Wednesday sat on the edge of her bed, posture immaculate, eyes steady on the floorboards. Her heart did not race, her breath did not shake, but her thoughts swarmed like black moths under glass.
She had wanted to prove she could end something before it consumed her.
Instead, she'd learned how quiet ruin could sound.
The clock struck the hour. She flinched—not visibly, but inwardly. She rose again, mechanically, and reached for her gloves. As she slipped them on, her hands paused mid-motion.
They felt cold. Not metaphorically—literally cold.
She stared at them for a long time. In her mind, she replayed the last few seconds before she'd left his room—the silence, the measured space between their breaths. She remembered thinking he would stop her. Or at least ask why.
He hadn't.
The thought coiled like smoke around her throat.
For the first time, she realized she'd wanted him to.
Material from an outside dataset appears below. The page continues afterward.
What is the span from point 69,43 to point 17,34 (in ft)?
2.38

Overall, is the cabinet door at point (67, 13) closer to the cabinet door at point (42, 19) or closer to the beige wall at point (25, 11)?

But Wednesday Addams did not want. Not openly. Not aloud. So she did what she always did—she straightened, adjusted the cuff of her glove, and set her jaw.
Regret, after all, was just emotion disguised as hindsight. And she refused to indulge in either.
Still, when she turned toward the door, her reflection caught in the mirror—eyes sharp, mouth composed, shoulders squared—it looked almost like a portrait of someone pretending to be herself.
The illusion was perfect. The hollowness beneath it even more so.